Se a estratégia da sua empresa não consegue responder de forma clara a uma pergunta simples: “Como eu estou melhorando a vida de quem consome meu conteúdo ou compra meu produto?”, o seu negócio não está fazendo Marketing Raiz. Você está apenas ocupando espaço no servidor de alguém.
O peso do fator emocional
Os números comprovam o poder de uma comunicação mais humana. Dados compilados pelo portal Varejo S.A./CNDL mostram que campanhas focadas no engajamento emocional e na identificação real tendem a ter um desempenho 27% superior. Em um mercado saturado de textos automáticos, frios e idênticos, as pessoas compram de quem elas confiam. O Marketing Raiz utiliza o sentimento para conectar e aproximar, e a lógica comercial para fechar a venda.
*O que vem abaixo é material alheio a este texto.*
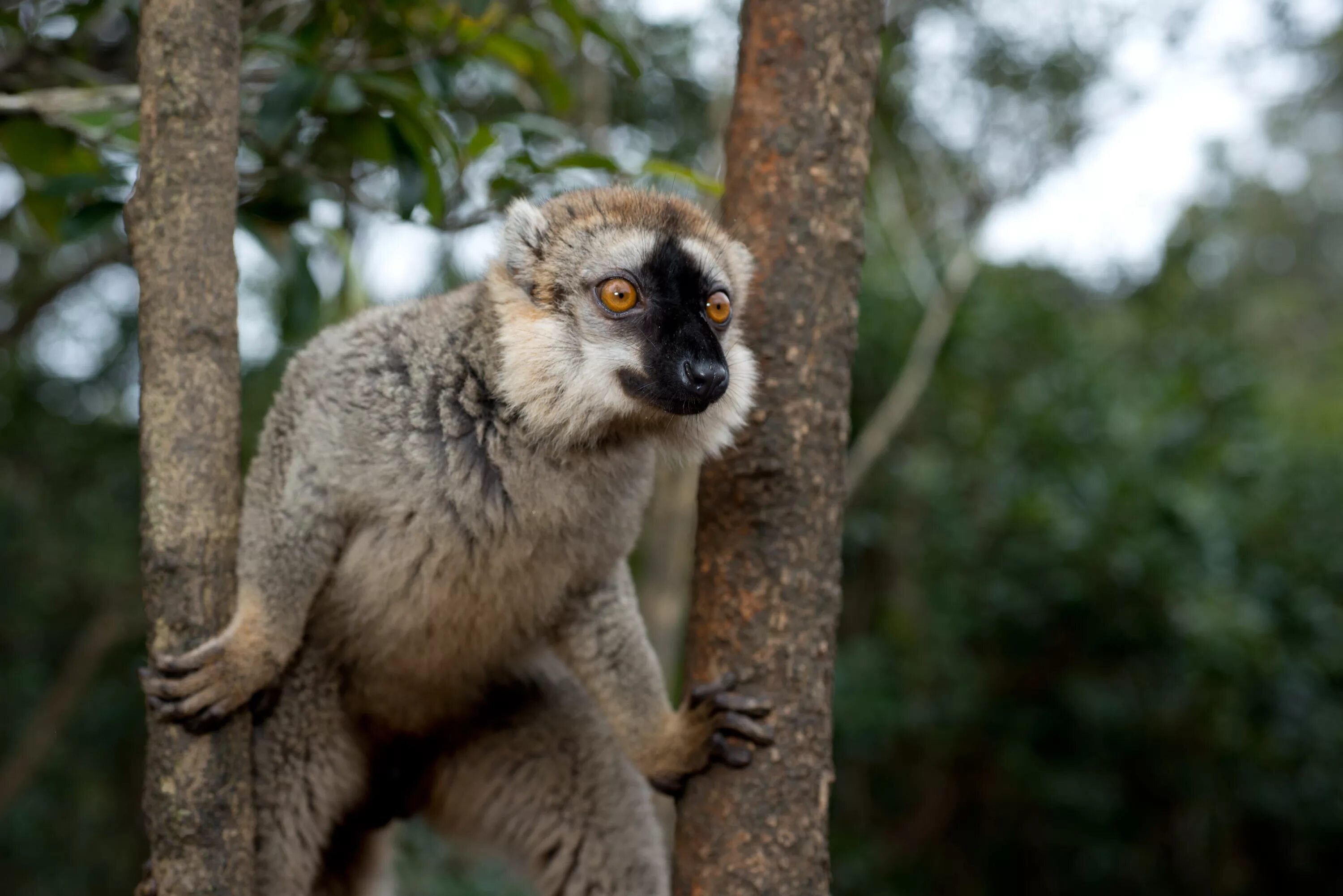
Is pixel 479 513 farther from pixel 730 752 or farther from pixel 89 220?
pixel 89 220

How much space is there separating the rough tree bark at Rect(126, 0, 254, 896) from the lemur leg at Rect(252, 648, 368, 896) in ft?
1.29

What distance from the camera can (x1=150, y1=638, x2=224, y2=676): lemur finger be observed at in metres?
2.63

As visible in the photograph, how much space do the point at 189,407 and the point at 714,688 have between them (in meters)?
1.50

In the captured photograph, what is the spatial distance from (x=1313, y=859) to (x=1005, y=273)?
523 cm

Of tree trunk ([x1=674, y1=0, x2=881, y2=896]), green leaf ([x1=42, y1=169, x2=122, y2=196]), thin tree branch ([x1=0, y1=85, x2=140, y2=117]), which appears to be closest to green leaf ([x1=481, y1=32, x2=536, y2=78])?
tree trunk ([x1=674, y1=0, x2=881, y2=896])

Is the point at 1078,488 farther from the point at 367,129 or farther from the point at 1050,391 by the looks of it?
the point at 367,129

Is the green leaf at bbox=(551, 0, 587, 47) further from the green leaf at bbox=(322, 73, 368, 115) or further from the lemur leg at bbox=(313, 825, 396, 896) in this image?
the lemur leg at bbox=(313, 825, 396, 896)

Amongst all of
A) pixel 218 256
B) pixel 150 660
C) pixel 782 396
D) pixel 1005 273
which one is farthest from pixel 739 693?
pixel 1005 273

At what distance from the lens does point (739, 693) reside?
296 cm

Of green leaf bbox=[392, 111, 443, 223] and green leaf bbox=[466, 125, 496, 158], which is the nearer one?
green leaf bbox=[466, 125, 496, 158]

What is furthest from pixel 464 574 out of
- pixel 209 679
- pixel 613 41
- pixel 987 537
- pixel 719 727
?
pixel 987 537

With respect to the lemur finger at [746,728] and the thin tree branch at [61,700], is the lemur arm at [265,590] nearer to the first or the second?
the lemur finger at [746,728]

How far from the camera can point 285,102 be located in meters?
3.32

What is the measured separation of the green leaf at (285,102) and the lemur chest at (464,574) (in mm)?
1216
5. O segredo não está no martelo
O Marketing Raiz não é sobre ignorar as novas ferramentas e tecnologias. Eu uso SEO, uso IA, redes sociais, etc. Mas eu não sou escravo delas. Eu as utilizo como ferramentas. Para ilustrar é como um mestre artesão que sabe que o segredo não está no martelo, mas na capacidade de quem o empunha.
Se você deseja resultados que sobrevivam à próxima atualização do algoritmo, pare de olhar para o que brilha e comece a olhar para o que sustenta.
“Resultados reais não nascem de ventos passageiros, mas de raízes profundas.”
Darlan Montes – Assessor de Marketing
Gostou desta reflexão? O Marketing Raiz é o caminho para quem busca perenidade. Deixe seu comentário abaixo: sua estratégia tem raízes ou é apenas folhagem?
Fontes:
- Philip Kotler: Administração de Marketing (1967), Marketing H2H (2020) e Marketing 5.0: Tecnologia para a Humanidade (2021)
- HubSpot Global: State of Marketing Report — Dados consolidados sobre a transição para métricas de eficiência financeira, priorização de qualidade de leads e Retorno sobre Investimento (ROI)
- Gartner Inc.: Consumer Content Quality Survey — Estatísticas de comportamento sobre a percepção pública de conteúdos gerados por Inteligência Artificial Generativa e rejeição ao AI slop.
- Harvard Business Review (HBR): Indicadores matemáticos clássicos de retenção e custo proporcional de aquisição de novos clientes (CAC vs. LTV).
- Portal Varejo S.A. / CNDL: Análise de Tendências em Redes Sociais e Engajamento — Indicadores sobre o impacto comercial do engajamento emocional no varejo brasileiro.
- Edelman Trust Barometer: Relatório Especial: Crescimento de Marca em um Mundo Insular — Pesquisa global sobre o impacto da perda de confiança institucional no comportamento de consumo e a necessidade de relevância.